▸ WORK TO BE COMPLETED: Each line below with the word "United" needs to be copied.

▸ INFORMATION SUPPLIED:
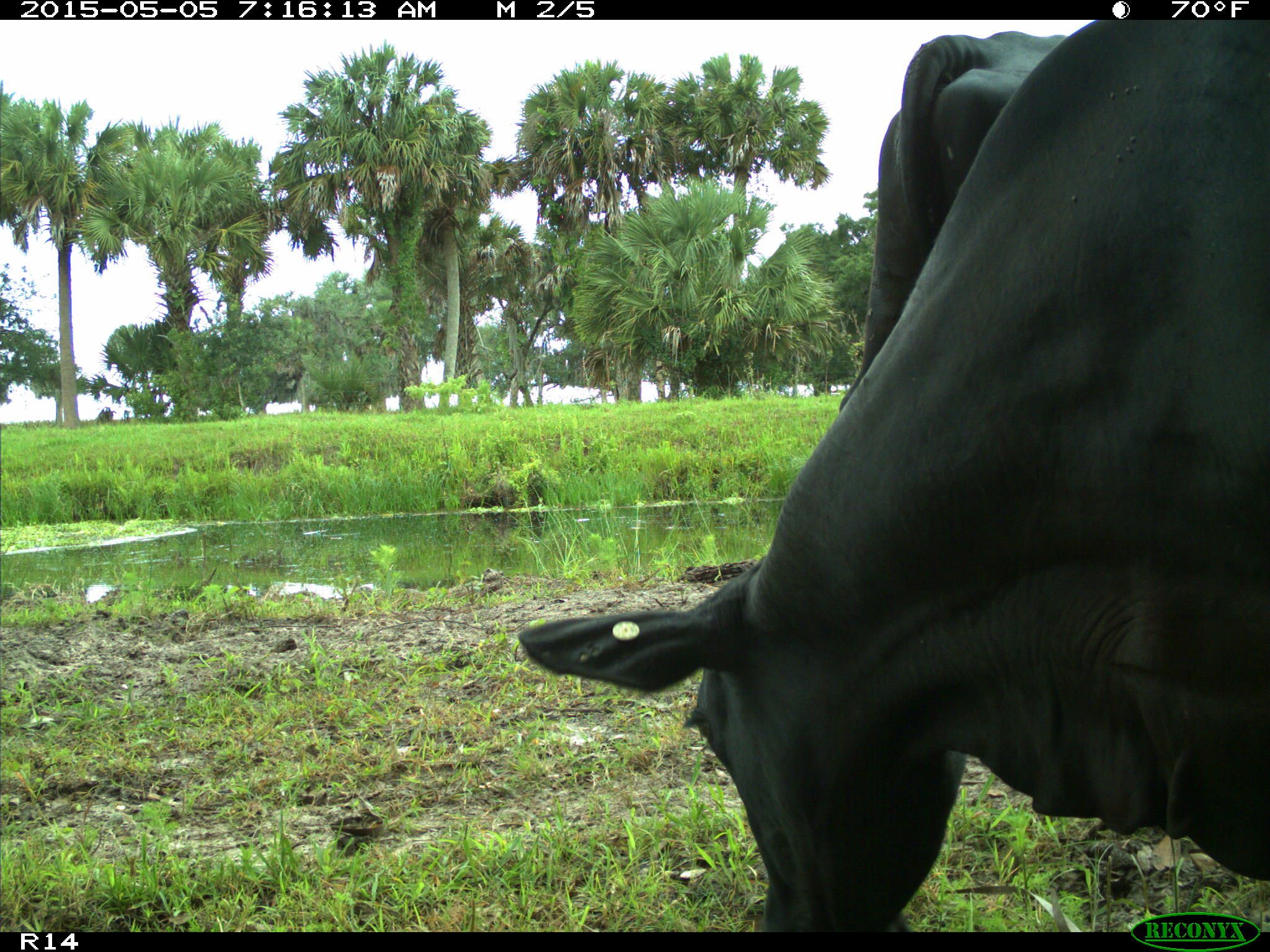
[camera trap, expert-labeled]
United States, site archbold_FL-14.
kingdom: Animalia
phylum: Chordata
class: Mammalia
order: Artiodactyla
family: Bovidae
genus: Bos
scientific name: Bos taurus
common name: domestic cow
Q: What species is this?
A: Bos taurus (domestic cow).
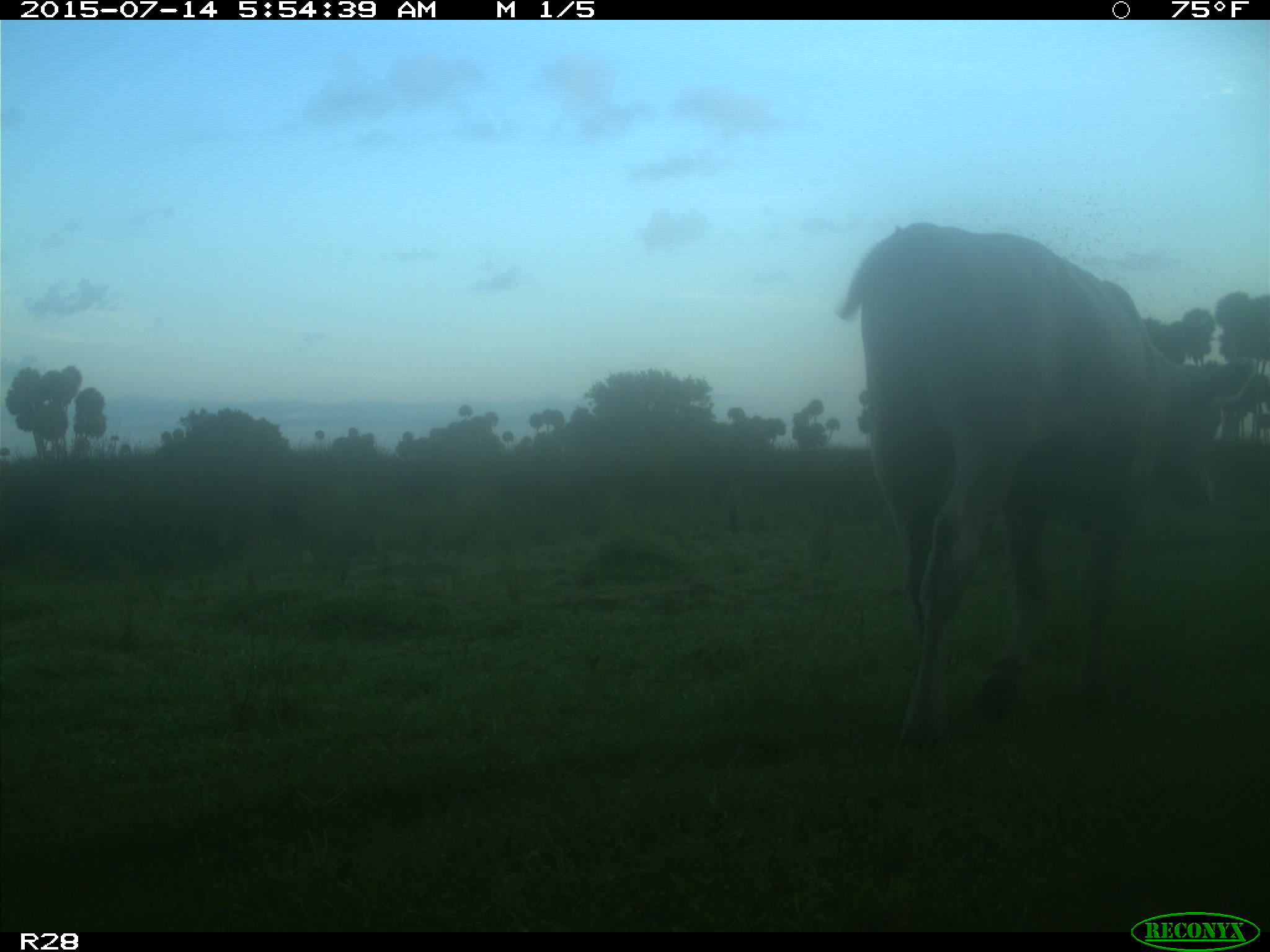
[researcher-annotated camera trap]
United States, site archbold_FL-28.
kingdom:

▸ EXERCISE RESPONSE:
United States, site archbold_FL-14.
United States, site archbold_FL-28.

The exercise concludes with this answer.